----- 阅读文本
一、构造决策树步骤:
1.数据准备
数据离散化
2.划分数据
- 计算数据集香农熵
- 计算特征值信息增量,最大的为最好划分
二、代码模块
1.计算香农熵:
def calcShannonEnt(dataSet):
numEntries = len(dataSet)
labelCounts = {}
for featVec in dataSet: #the the number of unique elements and their occurance
currentLabel = featVec[-1]
if currentLabel not in labelCounts.keys(): labelCounts[currentLabel] = 0
labelCounts[currentLabel] += 1
shannonEnt = 0.0
for key in labelCounts:#公式:H=-∑(n)(i-1)p(xi)log2p(xi)
prob = float(labelCounts[key])/numEntries #选择该分类概率p(xi)
shannonEnt -= prob * log(prob,2) #log base 2
return shannonEnt
2.划分数据集(按给定特征值划分)
def splitDataSet(dataSet, axis, value):
retDataSet = []
for featVec in dataSet:
if featVec[axis] == value:
reducedFeatVec = featVec[:axis] #chop out axis used for splitting
reducedFeatVec.extend(featVec[axis+1:])
retDataSet.append(reducedFeatVec)
return retDataSet
3.选择最好的数据集划分方式
- 选取特征值
- 划分数据
- 计算最好的划分数据特征
def chooseBestFeatureToSplit(dataSet):
numFeatures = len(dataSet[0]) - 1 #the last column is used for the labels
baseEntropy = calcShannonEnt(dataSet)
bestInfoGain = 0.0; bestFeature = -1
for i in range(numFeatures): #iterate over all the features
featList = [example[i] for example in dataSet]#create a list of all the examples of this feature
uniqueVals = set(featList) #get a set of unique values
newEntropy = 0.0
for value in uniqueVals:
subDataSet = splitDataSet(dataSet, i, value)
prob = len(subDataSet)/float(len(dataSet))
----------
#### 挑战 A
这篇讲决策树的文本说，划分数据时哪一种特征值划分算最好？
这篇讲决策树的文本和后面的列表没有关系。
----- 所给数据
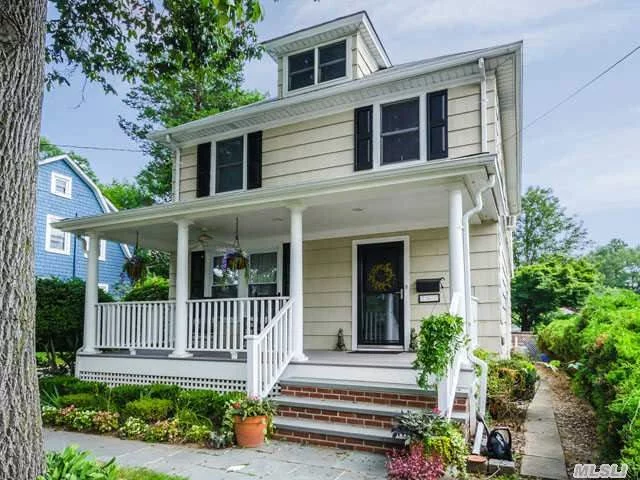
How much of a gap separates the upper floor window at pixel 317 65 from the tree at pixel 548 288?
15.7 m

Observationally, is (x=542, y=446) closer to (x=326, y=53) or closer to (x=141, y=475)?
(x=141, y=475)

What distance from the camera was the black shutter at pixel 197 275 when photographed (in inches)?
392

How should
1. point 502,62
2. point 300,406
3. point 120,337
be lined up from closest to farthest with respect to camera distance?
point 300,406, point 502,62, point 120,337

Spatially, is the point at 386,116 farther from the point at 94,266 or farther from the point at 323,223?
the point at 94,266

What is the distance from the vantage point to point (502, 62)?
287 inches

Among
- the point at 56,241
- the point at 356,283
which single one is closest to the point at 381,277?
the point at 356,283

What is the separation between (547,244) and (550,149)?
674cm

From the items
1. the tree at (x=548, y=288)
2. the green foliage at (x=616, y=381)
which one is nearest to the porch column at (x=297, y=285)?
the green foliage at (x=616, y=381)

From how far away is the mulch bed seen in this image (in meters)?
4.92

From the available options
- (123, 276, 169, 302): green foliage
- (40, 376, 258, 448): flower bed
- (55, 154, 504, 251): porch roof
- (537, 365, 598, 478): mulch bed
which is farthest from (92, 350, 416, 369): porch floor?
(123, 276, 169, 302): green foliage

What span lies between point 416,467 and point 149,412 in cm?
349

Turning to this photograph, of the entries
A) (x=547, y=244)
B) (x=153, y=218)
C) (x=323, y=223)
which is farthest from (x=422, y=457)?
(x=547, y=244)

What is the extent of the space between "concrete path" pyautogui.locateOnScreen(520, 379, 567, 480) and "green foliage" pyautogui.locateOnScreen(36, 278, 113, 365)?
7.99 m

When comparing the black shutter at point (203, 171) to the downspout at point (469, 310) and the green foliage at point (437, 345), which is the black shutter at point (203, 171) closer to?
the downspout at point (469, 310)
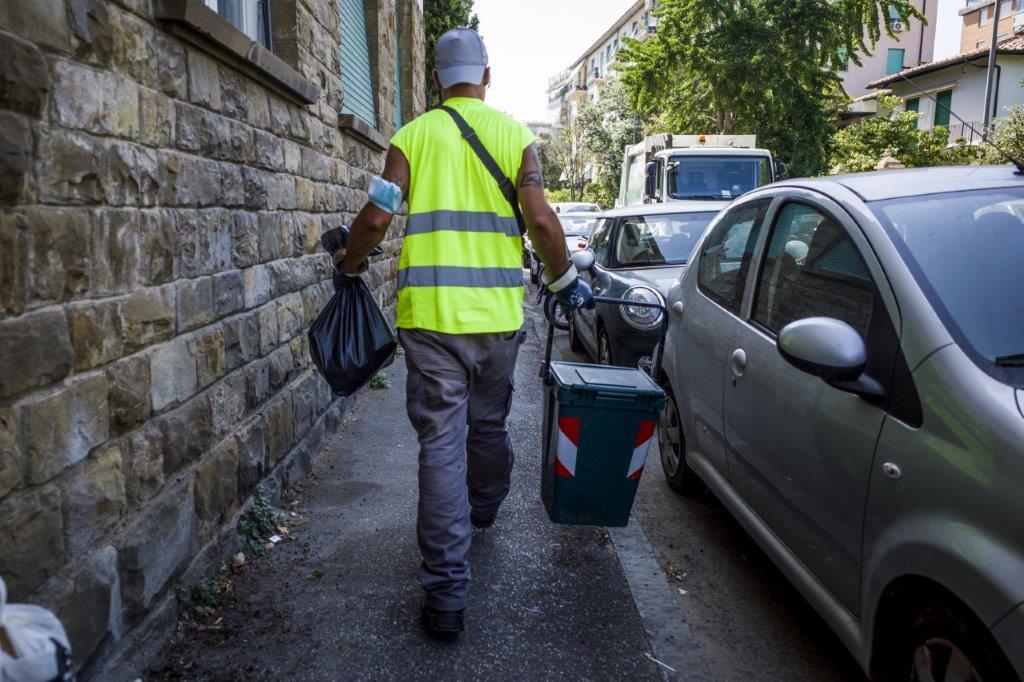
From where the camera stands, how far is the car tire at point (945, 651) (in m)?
1.89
----------
#### 挑战 B
列出列表中所有含有字符串“downspout”的行，大小写要区分。

#### 参考答案 A
信息增量最大的特征值划分。

#### 参考答案 B
When comparing the black shutter at point (203, 171) to the downspout at point (469, 310) and the green foliage at point (437, 345), which is the black shutter at point (203, 171) closer to?
the downspout at point (469, 310)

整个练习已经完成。